Robot companion with list of dialogue options (Fallout 4)

An overhauled dialogue system

Given the length of time we usually see between Fallout’s mainline games, there’ll be plenty of time to work on some gameplay improvements. One of Fallout 4’s major changes to the IP’s formula was in a streamlined dialogue system, ditching the usual list of speech options for four simplified reactions mapped to specific buttons on the controller. A lot of players were unhappy with the change, and Fallout 4 lead Todd Howard has been open about wanting to respond to that criticism for future games.

A new setting...

There’s been nothing solid on the location of the next game, after a trademark for Fallout: New Orleans back in 2014 – registered without an owner name or ID – turned out to be something of a red herring. Given the history of the franchise, it seems unlikely we won’t be revisiting its irradiated American landscapes, although a move to the Deep South or perhaps the West Coast would offer something new to explore.

… or maybe an old one?

As the ten-year anniversary of 2008’s acclaimed Fallout 3, a remastered edition could be just the thing to whet our Wasteland appetite while we wait for the next mainline instalment. It could also find a welcome home on the Nintendo Switch, which is piecing together an impressive list of 3rd-party shooters from Bethesda, who have already ported versions of Skyrim, Doom, and Wolfenstein to the handheld/home console hybrid.

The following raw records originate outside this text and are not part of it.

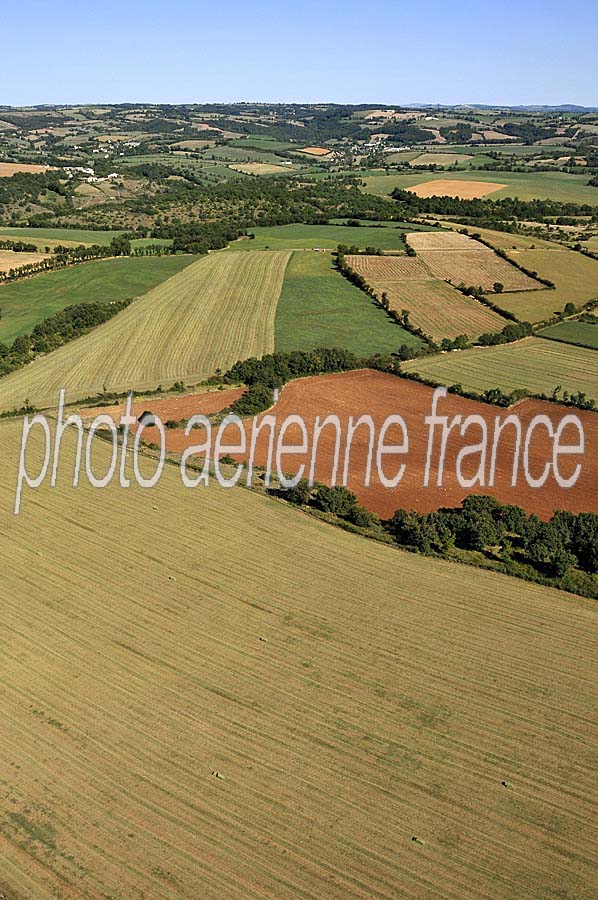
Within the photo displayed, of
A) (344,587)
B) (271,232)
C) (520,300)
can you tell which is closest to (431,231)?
(271,232)

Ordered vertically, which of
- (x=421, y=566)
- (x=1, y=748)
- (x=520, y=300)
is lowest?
(x=1, y=748)

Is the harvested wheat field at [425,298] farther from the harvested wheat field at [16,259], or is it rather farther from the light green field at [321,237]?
the harvested wheat field at [16,259]

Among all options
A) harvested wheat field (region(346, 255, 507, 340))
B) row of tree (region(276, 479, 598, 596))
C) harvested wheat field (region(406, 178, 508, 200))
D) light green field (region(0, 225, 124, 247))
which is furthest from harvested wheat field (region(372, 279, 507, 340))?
harvested wheat field (region(406, 178, 508, 200))

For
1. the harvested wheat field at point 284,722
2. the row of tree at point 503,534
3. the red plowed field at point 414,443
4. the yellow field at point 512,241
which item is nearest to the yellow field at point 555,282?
the yellow field at point 512,241

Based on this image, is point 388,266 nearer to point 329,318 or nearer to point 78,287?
point 329,318

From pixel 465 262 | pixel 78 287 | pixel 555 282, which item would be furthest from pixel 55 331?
pixel 555 282

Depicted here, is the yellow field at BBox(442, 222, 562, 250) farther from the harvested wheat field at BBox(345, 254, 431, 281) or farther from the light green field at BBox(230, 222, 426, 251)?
the harvested wheat field at BBox(345, 254, 431, 281)

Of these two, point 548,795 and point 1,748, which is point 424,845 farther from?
point 1,748
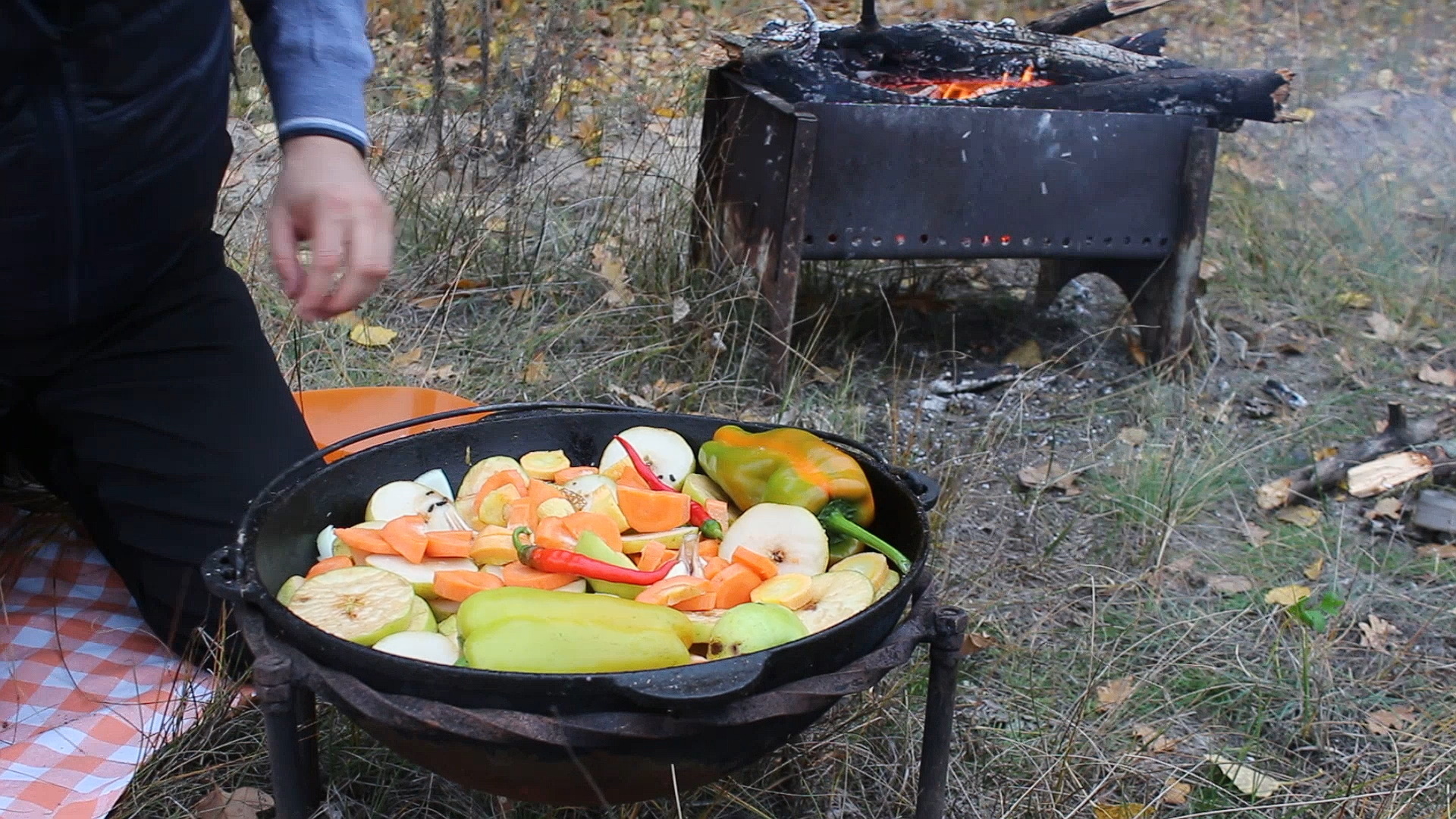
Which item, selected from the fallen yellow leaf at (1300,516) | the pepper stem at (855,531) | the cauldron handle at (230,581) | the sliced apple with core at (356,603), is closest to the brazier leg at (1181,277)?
the fallen yellow leaf at (1300,516)

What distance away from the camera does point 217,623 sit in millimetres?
2232

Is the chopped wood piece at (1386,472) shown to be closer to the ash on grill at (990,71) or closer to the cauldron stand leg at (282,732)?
the ash on grill at (990,71)

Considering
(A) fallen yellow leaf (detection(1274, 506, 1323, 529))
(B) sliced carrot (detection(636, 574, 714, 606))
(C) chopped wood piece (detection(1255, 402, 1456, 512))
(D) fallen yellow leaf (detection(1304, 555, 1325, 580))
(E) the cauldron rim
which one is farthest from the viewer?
(C) chopped wood piece (detection(1255, 402, 1456, 512))

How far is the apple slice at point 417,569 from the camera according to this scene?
5.24 ft

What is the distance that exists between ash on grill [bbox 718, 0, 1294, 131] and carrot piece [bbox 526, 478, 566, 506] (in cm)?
212

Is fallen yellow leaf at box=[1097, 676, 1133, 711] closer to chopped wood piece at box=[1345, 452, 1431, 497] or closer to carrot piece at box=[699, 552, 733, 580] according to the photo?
carrot piece at box=[699, 552, 733, 580]

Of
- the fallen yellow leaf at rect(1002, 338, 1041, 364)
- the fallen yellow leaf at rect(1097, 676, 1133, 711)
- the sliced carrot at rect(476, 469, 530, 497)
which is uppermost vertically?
the sliced carrot at rect(476, 469, 530, 497)

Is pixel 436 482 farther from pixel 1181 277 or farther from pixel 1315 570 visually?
pixel 1181 277

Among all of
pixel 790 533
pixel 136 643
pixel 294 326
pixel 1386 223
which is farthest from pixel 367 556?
pixel 1386 223

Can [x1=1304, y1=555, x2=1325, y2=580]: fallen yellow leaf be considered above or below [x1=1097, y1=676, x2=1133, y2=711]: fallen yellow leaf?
above

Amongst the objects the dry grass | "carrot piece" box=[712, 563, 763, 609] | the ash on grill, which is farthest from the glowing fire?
"carrot piece" box=[712, 563, 763, 609]

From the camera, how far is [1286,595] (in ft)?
8.83

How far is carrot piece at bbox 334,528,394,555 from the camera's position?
1.62m

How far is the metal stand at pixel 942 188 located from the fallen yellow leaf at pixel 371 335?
1.03 m
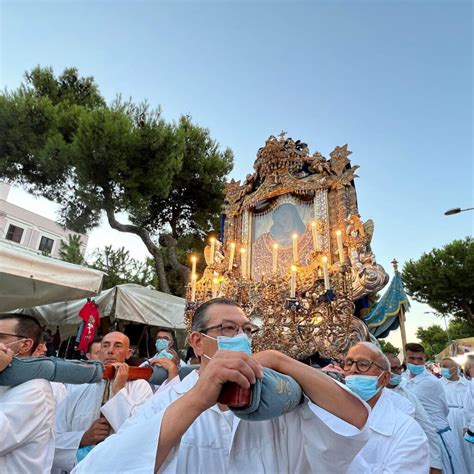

A queue of people entering a vault, under the Fallout Shelter logo

And though we’re still only speculating at this stage, the tie-in mobile game Fallout Shelter (2015) was a runaway success on iOS and Android, and made the move to the Xbox One and Windows 10 last year. We’d love to see an expanded Switch version of the vault sim that made use of the console’s superior capabilities.